## Written problem 1:
According to the Eragon article, what does Eragon find in the forest?
## Written problem 2:
Continue the Eragon article from its last line onward.

From Academic Kids

Missing image
The cover of the book, depicting Saphira.

Eragon, the first book of the Inheritance trilogy is a novel written by Christopher Paolini and published by Alfred A. Knopf. It is a New York Times Best Seller, placing second on the Children's Chapter list (as of April 22, 2004).

The story is set in the land of the book follows the travels of a young boy named Eragon. It is thought that the author, Christopher Paolini, got the name from the Viking King Erragon, (the two "r"s are intentional) since many themes in the book are derived from Norse language.

Here is the summary of the book from the cover's flap:

When Eragon finds a polished blue stone in the forest, he thinks it is the lucky discovery of a poor farm boy; perhaps it will buy his family meat for the winter. But when the stone brings a dragon hatchling, Eragon soon realizes he has stumbled upon a legacy nearly as old as the Empire itself.
Overnight his simple life is shattered, and he is thrust into a perilous new world of destiny, magic, and power. With only an ancient sword and the advice of an old storyteller for guidance, Eragon and the fledgling dragon must navigate the dangerous terrain and dark enemies of an Empire ruled by a king whose evil knows no bounds.
Can Eragon take up the mantle of the legendary Dragon Riders? The fate of the Empire may rest in his hands....

## Given entries:
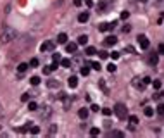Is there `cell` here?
<instances>
[{
  "label": "cell",
  "instance_id": "obj_41",
  "mask_svg": "<svg viewBox=\"0 0 164 138\" xmlns=\"http://www.w3.org/2000/svg\"><path fill=\"white\" fill-rule=\"evenodd\" d=\"M142 83H144V85H150V83H152V80L149 78V76H145L144 80H142Z\"/></svg>",
  "mask_w": 164,
  "mask_h": 138
},
{
  "label": "cell",
  "instance_id": "obj_10",
  "mask_svg": "<svg viewBox=\"0 0 164 138\" xmlns=\"http://www.w3.org/2000/svg\"><path fill=\"white\" fill-rule=\"evenodd\" d=\"M111 28V23H102V24H98V31H109Z\"/></svg>",
  "mask_w": 164,
  "mask_h": 138
},
{
  "label": "cell",
  "instance_id": "obj_33",
  "mask_svg": "<svg viewBox=\"0 0 164 138\" xmlns=\"http://www.w3.org/2000/svg\"><path fill=\"white\" fill-rule=\"evenodd\" d=\"M109 57H112L114 60H118V59L121 57V54H119V52H112V54H109Z\"/></svg>",
  "mask_w": 164,
  "mask_h": 138
},
{
  "label": "cell",
  "instance_id": "obj_8",
  "mask_svg": "<svg viewBox=\"0 0 164 138\" xmlns=\"http://www.w3.org/2000/svg\"><path fill=\"white\" fill-rule=\"evenodd\" d=\"M67 85H69V88H76L78 86V78H76V76H71L69 80H67Z\"/></svg>",
  "mask_w": 164,
  "mask_h": 138
},
{
  "label": "cell",
  "instance_id": "obj_6",
  "mask_svg": "<svg viewBox=\"0 0 164 138\" xmlns=\"http://www.w3.org/2000/svg\"><path fill=\"white\" fill-rule=\"evenodd\" d=\"M76 48H78V43H67V45H66V52H67V54H74Z\"/></svg>",
  "mask_w": 164,
  "mask_h": 138
},
{
  "label": "cell",
  "instance_id": "obj_32",
  "mask_svg": "<svg viewBox=\"0 0 164 138\" xmlns=\"http://www.w3.org/2000/svg\"><path fill=\"white\" fill-rule=\"evenodd\" d=\"M98 57H100V59H107V57H109V54H107L105 50H100V52H98Z\"/></svg>",
  "mask_w": 164,
  "mask_h": 138
},
{
  "label": "cell",
  "instance_id": "obj_43",
  "mask_svg": "<svg viewBox=\"0 0 164 138\" xmlns=\"http://www.w3.org/2000/svg\"><path fill=\"white\" fill-rule=\"evenodd\" d=\"M102 114H104V116H111L112 111H111V109H102Z\"/></svg>",
  "mask_w": 164,
  "mask_h": 138
},
{
  "label": "cell",
  "instance_id": "obj_49",
  "mask_svg": "<svg viewBox=\"0 0 164 138\" xmlns=\"http://www.w3.org/2000/svg\"><path fill=\"white\" fill-rule=\"evenodd\" d=\"M0 114H2V104H0Z\"/></svg>",
  "mask_w": 164,
  "mask_h": 138
},
{
  "label": "cell",
  "instance_id": "obj_16",
  "mask_svg": "<svg viewBox=\"0 0 164 138\" xmlns=\"http://www.w3.org/2000/svg\"><path fill=\"white\" fill-rule=\"evenodd\" d=\"M80 74H81V76H88V74H90V69H88V66H86V64L80 69Z\"/></svg>",
  "mask_w": 164,
  "mask_h": 138
},
{
  "label": "cell",
  "instance_id": "obj_37",
  "mask_svg": "<svg viewBox=\"0 0 164 138\" xmlns=\"http://www.w3.org/2000/svg\"><path fill=\"white\" fill-rule=\"evenodd\" d=\"M90 66L93 67V69H97V71H100V64H98V62H95V60H93V62H90Z\"/></svg>",
  "mask_w": 164,
  "mask_h": 138
},
{
  "label": "cell",
  "instance_id": "obj_28",
  "mask_svg": "<svg viewBox=\"0 0 164 138\" xmlns=\"http://www.w3.org/2000/svg\"><path fill=\"white\" fill-rule=\"evenodd\" d=\"M43 111H45V112H41V119H45V117L50 116V107H45Z\"/></svg>",
  "mask_w": 164,
  "mask_h": 138
},
{
  "label": "cell",
  "instance_id": "obj_13",
  "mask_svg": "<svg viewBox=\"0 0 164 138\" xmlns=\"http://www.w3.org/2000/svg\"><path fill=\"white\" fill-rule=\"evenodd\" d=\"M88 17H90V14H88V12H81L78 16V21L80 23H86V21H88Z\"/></svg>",
  "mask_w": 164,
  "mask_h": 138
},
{
  "label": "cell",
  "instance_id": "obj_15",
  "mask_svg": "<svg viewBox=\"0 0 164 138\" xmlns=\"http://www.w3.org/2000/svg\"><path fill=\"white\" fill-rule=\"evenodd\" d=\"M88 43V36L86 35H81V36L78 38V45H86Z\"/></svg>",
  "mask_w": 164,
  "mask_h": 138
},
{
  "label": "cell",
  "instance_id": "obj_34",
  "mask_svg": "<svg viewBox=\"0 0 164 138\" xmlns=\"http://www.w3.org/2000/svg\"><path fill=\"white\" fill-rule=\"evenodd\" d=\"M157 112H159L161 116H164V104H159V105H157Z\"/></svg>",
  "mask_w": 164,
  "mask_h": 138
},
{
  "label": "cell",
  "instance_id": "obj_26",
  "mask_svg": "<svg viewBox=\"0 0 164 138\" xmlns=\"http://www.w3.org/2000/svg\"><path fill=\"white\" fill-rule=\"evenodd\" d=\"M107 71H109V73H116V71H118V67H116V64H109V66H107Z\"/></svg>",
  "mask_w": 164,
  "mask_h": 138
},
{
  "label": "cell",
  "instance_id": "obj_42",
  "mask_svg": "<svg viewBox=\"0 0 164 138\" xmlns=\"http://www.w3.org/2000/svg\"><path fill=\"white\" fill-rule=\"evenodd\" d=\"M21 100L23 102H29V93H24V95L21 97Z\"/></svg>",
  "mask_w": 164,
  "mask_h": 138
},
{
  "label": "cell",
  "instance_id": "obj_7",
  "mask_svg": "<svg viewBox=\"0 0 164 138\" xmlns=\"http://www.w3.org/2000/svg\"><path fill=\"white\" fill-rule=\"evenodd\" d=\"M62 102H64V109L67 111L71 107V104H73V98L71 97H67V95H64V98H62Z\"/></svg>",
  "mask_w": 164,
  "mask_h": 138
},
{
  "label": "cell",
  "instance_id": "obj_17",
  "mask_svg": "<svg viewBox=\"0 0 164 138\" xmlns=\"http://www.w3.org/2000/svg\"><path fill=\"white\" fill-rule=\"evenodd\" d=\"M36 109H38V104L33 102V100H29L28 102V111H36Z\"/></svg>",
  "mask_w": 164,
  "mask_h": 138
},
{
  "label": "cell",
  "instance_id": "obj_2",
  "mask_svg": "<svg viewBox=\"0 0 164 138\" xmlns=\"http://www.w3.org/2000/svg\"><path fill=\"white\" fill-rule=\"evenodd\" d=\"M112 112H114L116 116L119 117V119H126V116H128V107H126L124 104H121V102H119V104L114 105V111H112Z\"/></svg>",
  "mask_w": 164,
  "mask_h": 138
},
{
  "label": "cell",
  "instance_id": "obj_3",
  "mask_svg": "<svg viewBox=\"0 0 164 138\" xmlns=\"http://www.w3.org/2000/svg\"><path fill=\"white\" fill-rule=\"evenodd\" d=\"M54 47H55V43H54V42H43L40 45V50L41 52H50V50H54Z\"/></svg>",
  "mask_w": 164,
  "mask_h": 138
},
{
  "label": "cell",
  "instance_id": "obj_9",
  "mask_svg": "<svg viewBox=\"0 0 164 138\" xmlns=\"http://www.w3.org/2000/svg\"><path fill=\"white\" fill-rule=\"evenodd\" d=\"M88 112H90V111H88V109H85V107H83V109H80V111H78L80 119H85V121H86V117H88Z\"/></svg>",
  "mask_w": 164,
  "mask_h": 138
},
{
  "label": "cell",
  "instance_id": "obj_29",
  "mask_svg": "<svg viewBox=\"0 0 164 138\" xmlns=\"http://www.w3.org/2000/svg\"><path fill=\"white\" fill-rule=\"evenodd\" d=\"M111 136H124V133H123V131H116V130H112V131H111Z\"/></svg>",
  "mask_w": 164,
  "mask_h": 138
},
{
  "label": "cell",
  "instance_id": "obj_22",
  "mask_svg": "<svg viewBox=\"0 0 164 138\" xmlns=\"http://www.w3.org/2000/svg\"><path fill=\"white\" fill-rule=\"evenodd\" d=\"M95 54H97L95 47H86V55H95Z\"/></svg>",
  "mask_w": 164,
  "mask_h": 138
},
{
  "label": "cell",
  "instance_id": "obj_45",
  "mask_svg": "<svg viewBox=\"0 0 164 138\" xmlns=\"http://www.w3.org/2000/svg\"><path fill=\"white\" fill-rule=\"evenodd\" d=\"M73 4L76 5V7H81V4H83V0H73Z\"/></svg>",
  "mask_w": 164,
  "mask_h": 138
},
{
  "label": "cell",
  "instance_id": "obj_38",
  "mask_svg": "<svg viewBox=\"0 0 164 138\" xmlns=\"http://www.w3.org/2000/svg\"><path fill=\"white\" fill-rule=\"evenodd\" d=\"M152 85H154V88H156V90H159V88H161V85H162V83H161L159 80H154V83H152Z\"/></svg>",
  "mask_w": 164,
  "mask_h": 138
},
{
  "label": "cell",
  "instance_id": "obj_30",
  "mask_svg": "<svg viewBox=\"0 0 164 138\" xmlns=\"http://www.w3.org/2000/svg\"><path fill=\"white\" fill-rule=\"evenodd\" d=\"M90 135H92V136H97V135H100V130H98V128H92Z\"/></svg>",
  "mask_w": 164,
  "mask_h": 138
},
{
  "label": "cell",
  "instance_id": "obj_21",
  "mask_svg": "<svg viewBox=\"0 0 164 138\" xmlns=\"http://www.w3.org/2000/svg\"><path fill=\"white\" fill-rule=\"evenodd\" d=\"M47 86H49V88H57L59 83L55 80H49V81H47Z\"/></svg>",
  "mask_w": 164,
  "mask_h": 138
},
{
  "label": "cell",
  "instance_id": "obj_48",
  "mask_svg": "<svg viewBox=\"0 0 164 138\" xmlns=\"http://www.w3.org/2000/svg\"><path fill=\"white\" fill-rule=\"evenodd\" d=\"M55 131H57V126L52 124V126H50V133H55Z\"/></svg>",
  "mask_w": 164,
  "mask_h": 138
},
{
  "label": "cell",
  "instance_id": "obj_25",
  "mask_svg": "<svg viewBox=\"0 0 164 138\" xmlns=\"http://www.w3.org/2000/svg\"><path fill=\"white\" fill-rule=\"evenodd\" d=\"M29 131H31V135H38L40 133V128L38 126H29Z\"/></svg>",
  "mask_w": 164,
  "mask_h": 138
},
{
  "label": "cell",
  "instance_id": "obj_47",
  "mask_svg": "<svg viewBox=\"0 0 164 138\" xmlns=\"http://www.w3.org/2000/svg\"><path fill=\"white\" fill-rule=\"evenodd\" d=\"M85 4L88 5V7H93V0H85Z\"/></svg>",
  "mask_w": 164,
  "mask_h": 138
},
{
  "label": "cell",
  "instance_id": "obj_24",
  "mask_svg": "<svg viewBox=\"0 0 164 138\" xmlns=\"http://www.w3.org/2000/svg\"><path fill=\"white\" fill-rule=\"evenodd\" d=\"M130 124L131 126H136V124H138V117H136V116H130Z\"/></svg>",
  "mask_w": 164,
  "mask_h": 138
},
{
  "label": "cell",
  "instance_id": "obj_1",
  "mask_svg": "<svg viewBox=\"0 0 164 138\" xmlns=\"http://www.w3.org/2000/svg\"><path fill=\"white\" fill-rule=\"evenodd\" d=\"M16 36H17V33L12 28H9V26H4L2 31H0V42L2 43H10Z\"/></svg>",
  "mask_w": 164,
  "mask_h": 138
},
{
  "label": "cell",
  "instance_id": "obj_39",
  "mask_svg": "<svg viewBox=\"0 0 164 138\" xmlns=\"http://www.w3.org/2000/svg\"><path fill=\"white\" fill-rule=\"evenodd\" d=\"M52 60H54V62H61V55H59V54H54L52 55Z\"/></svg>",
  "mask_w": 164,
  "mask_h": 138
},
{
  "label": "cell",
  "instance_id": "obj_4",
  "mask_svg": "<svg viewBox=\"0 0 164 138\" xmlns=\"http://www.w3.org/2000/svg\"><path fill=\"white\" fill-rule=\"evenodd\" d=\"M118 43V38L114 36V35H111V36H107L105 40H104V45L105 47H112V45H116Z\"/></svg>",
  "mask_w": 164,
  "mask_h": 138
},
{
  "label": "cell",
  "instance_id": "obj_44",
  "mask_svg": "<svg viewBox=\"0 0 164 138\" xmlns=\"http://www.w3.org/2000/svg\"><path fill=\"white\" fill-rule=\"evenodd\" d=\"M90 109L93 111V112H98V111H100V109H98V105H97V104H92V107H90Z\"/></svg>",
  "mask_w": 164,
  "mask_h": 138
},
{
  "label": "cell",
  "instance_id": "obj_40",
  "mask_svg": "<svg viewBox=\"0 0 164 138\" xmlns=\"http://www.w3.org/2000/svg\"><path fill=\"white\" fill-rule=\"evenodd\" d=\"M128 17H130V12H128V10H123V12H121V19H128Z\"/></svg>",
  "mask_w": 164,
  "mask_h": 138
},
{
  "label": "cell",
  "instance_id": "obj_20",
  "mask_svg": "<svg viewBox=\"0 0 164 138\" xmlns=\"http://www.w3.org/2000/svg\"><path fill=\"white\" fill-rule=\"evenodd\" d=\"M40 78H38V76H33V78H31V80H29V83H31L33 85V86H38V85H40Z\"/></svg>",
  "mask_w": 164,
  "mask_h": 138
},
{
  "label": "cell",
  "instance_id": "obj_27",
  "mask_svg": "<svg viewBox=\"0 0 164 138\" xmlns=\"http://www.w3.org/2000/svg\"><path fill=\"white\" fill-rule=\"evenodd\" d=\"M61 64L64 67H71V60H69V59H61Z\"/></svg>",
  "mask_w": 164,
  "mask_h": 138
},
{
  "label": "cell",
  "instance_id": "obj_5",
  "mask_svg": "<svg viewBox=\"0 0 164 138\" xmlns=\"http://www.w3.org/2000/svg\"><path fill=\"white\" fill-rule=\"evenodd\" d=\"M138 43L142 48H149V38L145 35H138Z\"/></svg>",
  "mask_w": 164,
  "mask_h": 138
},
{
  "label": "cell",
  "instance_id": "obj_35",
  "mask_svg": "<svg viewBox=\"0 0 164 138\" xmlns=\"http://www.w3.org/2000/svg\"><path fill=\"white\" fill-rule=\"evenodd\" d=\"M38 64H40V62H38V59H31V60H29V66H31V67H36Z\"/></svg>",
  "mask_w": 164,
  "mask_h": 138
},
{
  "label": "cell",
  "instance_id": "obj_14",
  "mask_svg": "<svg viewBox=\"0 0 164 138\" xmlns=\"http://www.w3.org/2000/svg\"><path fill=\"white\" fill-rule=\"evenodd\" d=\"M57 43H62V45H64V43H67V35L66 33H61L57 36Z\"/></svg>",
  "mask_w": 164,
  "mask_h": 138
},
{
  "label": "cell",
  "instance_id": "obj_11",
  "mask_svg": "<svg viewBox=\"0 0 164 138\" xmlns=\"http://www.w3.org/2000/svg\"><path fill=\"white\" fill-rule=\"evenodd\" d=\"M28 67H29V64H26V62H21L19 66H17V71H19L21 74H23V73H26V71H28Z\"/></svg>",
  "mask_w": 164,
  "mask_h": 138
},
{
  "label": "cell",
  "instance_id": "obj_12",
  "mask_svg": "<svg viewBox=\"0 0 164 138\" xmlns=\"http://www.w3.org/2000/svg\"><path fill=\"white\" fill-rule=\"evenodd\" d=\"M111 4V0H102L100 4H98V12H102V10H105V7Z\"/></svg>",
  "mask_w": 164,
  "mask_h": 138
},
{
  "label": "cell",
  "instance_id": "obj_19",
  "mask_svg": "<svg viewBox=\"0 0 164 138\" xmlns=\"http://www.w3.org/2000/svg\"><path fill=\"white\" fill-rule=\"evenodd\" d=\"M144 114H145L147 117H152V116H154V109H152V107H145V109H144Z\"/></svg>",
  "mask_w": 164,
  "mask_h": 138
},
{
  "label": "cell",
  "instance_id": "obj_31",
  "mask_svg": "<svg viewBox=\"0 0 164 138\" xmlns=\"http://www.w3.org/2000/svg\"><path fill=\"white\" fill-rule=\"evenodd\" d=\"M52 71H54L52 66H45V67H43V74H50Z\"/></svg>",
  "mask_w": 164,
  "mask_h": 138
},
{
  "label": "cell",
  "instance_id": "obj_46",
  "mask_svg": "<svg viewBox=\"0 0 164 138\" xmlns=\"http://www.w3.org/2000/svg\"><path fill=\"white\" fill-rule=\"evenodd\" d=\"M157 50H159V54H164V43H161V45L157 47Z\"/></svg>",
  "mask_w": 164,
  "mask_h": 138
},
{
  "label": "cell",
  "instance_id": "obj_23",
  "mask_svg": "<svg viewBox=\"0 0 164 138\" xmlns=\"http://www.w3.org/2000/svg\"><path fill=\"white\" fill-rule=\"evenodd\" d=\"M29 126H31V123H26V126H23V128H17V131H19V133H26V131L29 130Z\"/></svg>",
  "mask_w": 164,
  "mask_h": 138
},
{
  "label": "cell",
  "instance_id": "obj_36",
  "mask_svg": "<svg viewBox=\"0 0 164 138\" xmlns=\"http://www.w3.org/2000/svg\"><path fill=\"white\" fill-rule=\"evenodd\" d=\"M121 29H123V33H130V31H131V26L130 24H124Z\"/></svg>",
  "mask_w": 164,
  "mask_h": 138
},
{
  "label": "cell",
  "instance_id": "obj_18",
  "mask_svg": "<svg viewBox=\"0 0 164 138\" xmlns=\"http://www.w3.org/2000/svg\"><path fill=\"white\" fill-rule=\"evenodd\" d=\"M149 62H150L152 66H156V64L159 62V57H157V55H154V54H152L150 57H149Z\"/></svg>",
  "mask_w": 164,
  "mask_h": 138
}]
</instances>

## Expected answer 1:
A polished blue stone.

## Expected answer 2:
Plot summary

Eragon begins with a 15 year old boy, Eragon, finding a mysterious blue stone in The Spine, an untamed range of mountains near the small village he calls home, Carvahall. After being unable to sell the stone, Eragon soon finds it hatches into a baby dragon, a species thought to be extinct, with the exception of Galbatorix's dragon. He raises the dragon in secret until two hooded figures, the evil Ra'zac, enter the town looking for his mysterious blue stone. Eragon and Saphira, as he names his dragon, manage to hide in the forest, but his uncle is not so lucky. The Ra'zac kill his uncle and ravage the house. Eragon, remembering tales of the past, takes it upon himself to become one of the dragon riders, the ancient warriors who fought for good but died out with the dragons. Accompanied by Brom, a mysterious old story teller from his village, who from his hidden past knows much about the dragon riders, is a surprisingly good swordsman, and learned magician, he learns the ways of the dragon riders as they hunt down the elusive Ra'zac.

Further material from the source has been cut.